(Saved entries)
++++++++

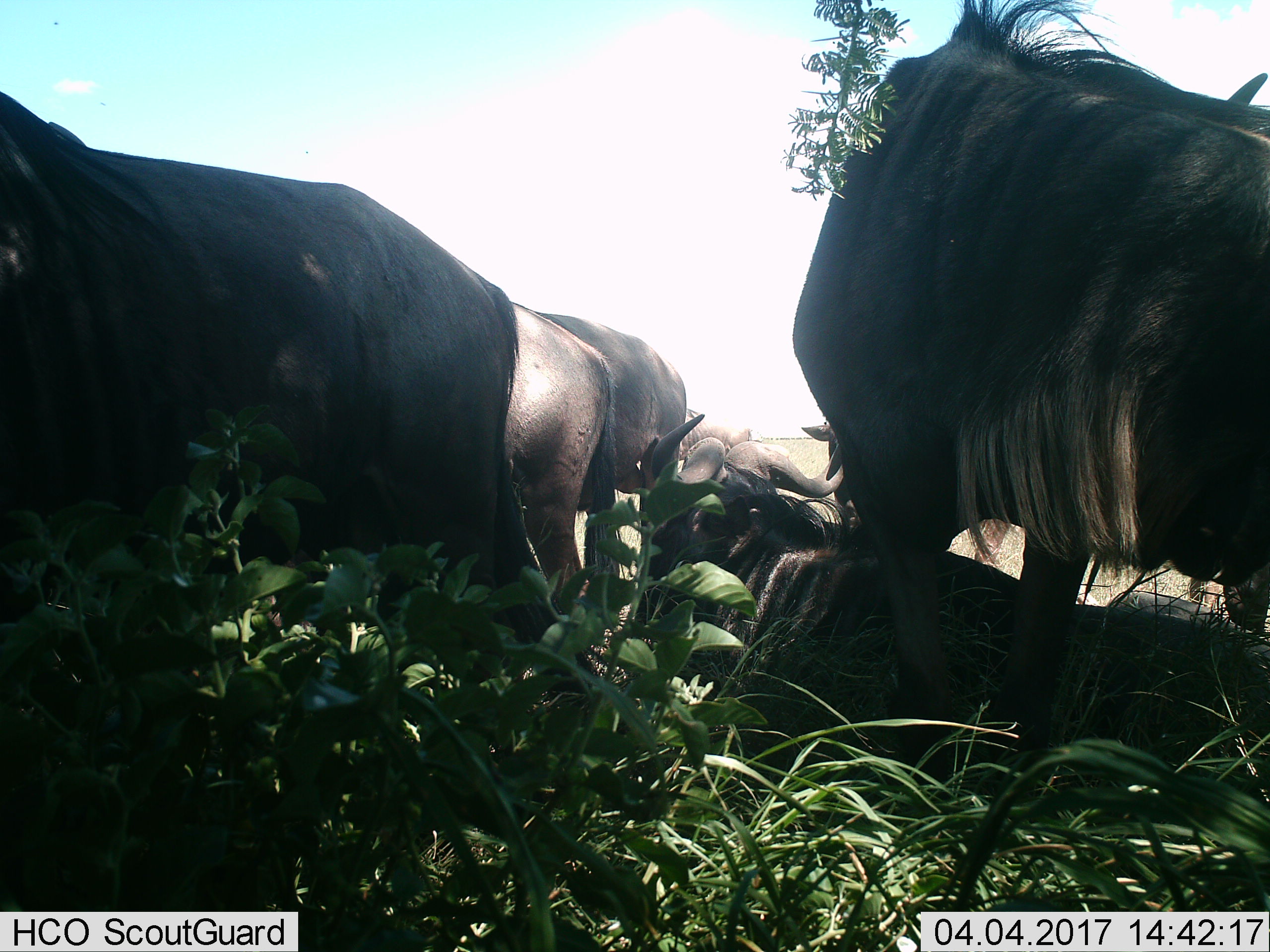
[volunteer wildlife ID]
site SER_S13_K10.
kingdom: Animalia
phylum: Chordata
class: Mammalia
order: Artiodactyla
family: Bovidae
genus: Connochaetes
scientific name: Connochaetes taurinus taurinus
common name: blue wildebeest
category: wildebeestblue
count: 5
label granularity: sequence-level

++++++++

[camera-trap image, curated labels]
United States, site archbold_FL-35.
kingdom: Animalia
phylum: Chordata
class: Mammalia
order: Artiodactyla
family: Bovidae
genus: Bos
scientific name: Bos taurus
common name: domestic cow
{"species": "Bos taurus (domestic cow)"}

++++++++

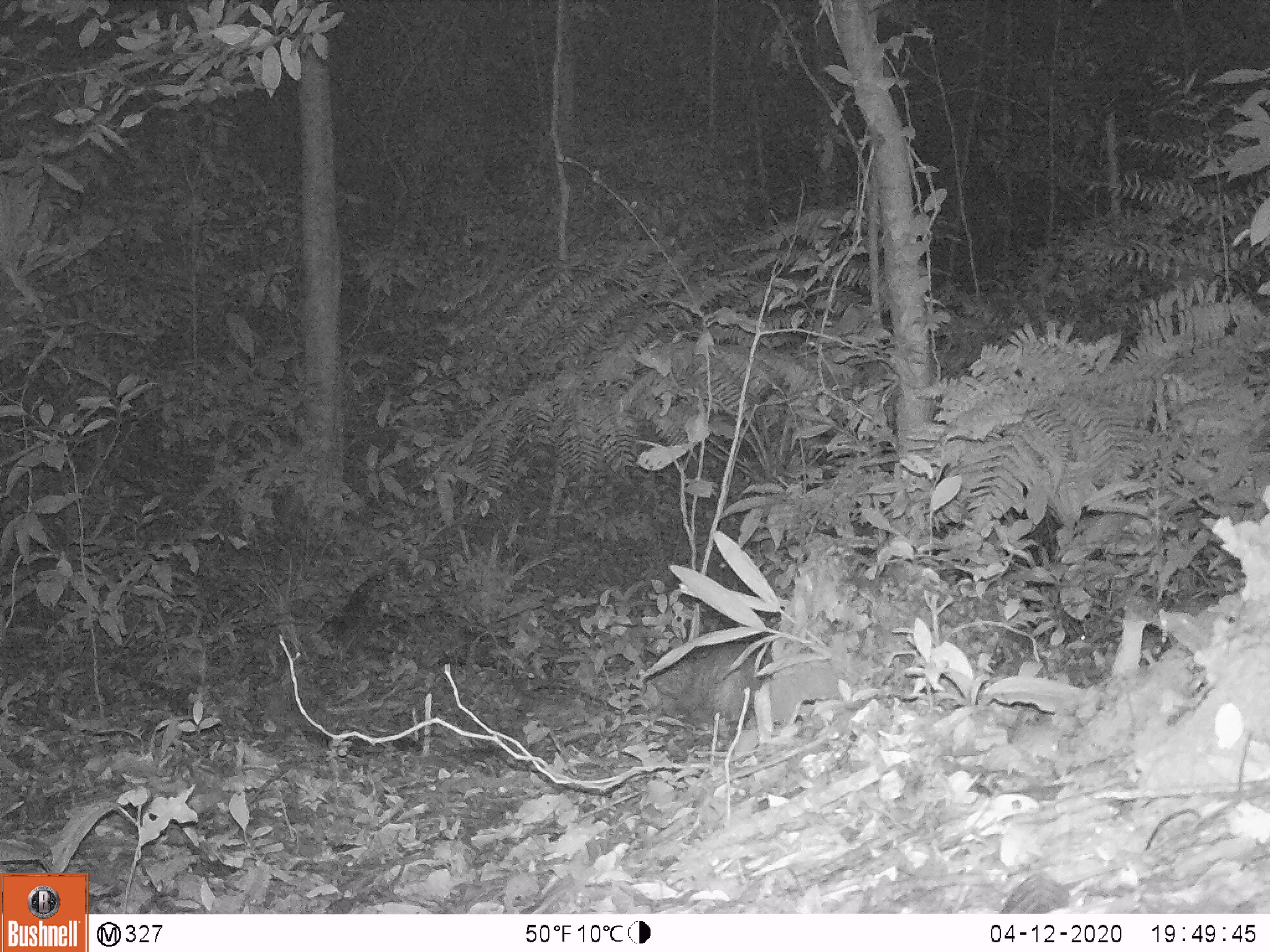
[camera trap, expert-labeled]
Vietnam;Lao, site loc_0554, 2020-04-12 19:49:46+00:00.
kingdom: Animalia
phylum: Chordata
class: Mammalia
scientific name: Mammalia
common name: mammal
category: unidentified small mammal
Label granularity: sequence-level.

++++++++

» Work required
Write out each line above that contains the word "granularity".

» Problem solution
label granularity: sequence-level
Label granularity: sequence-level.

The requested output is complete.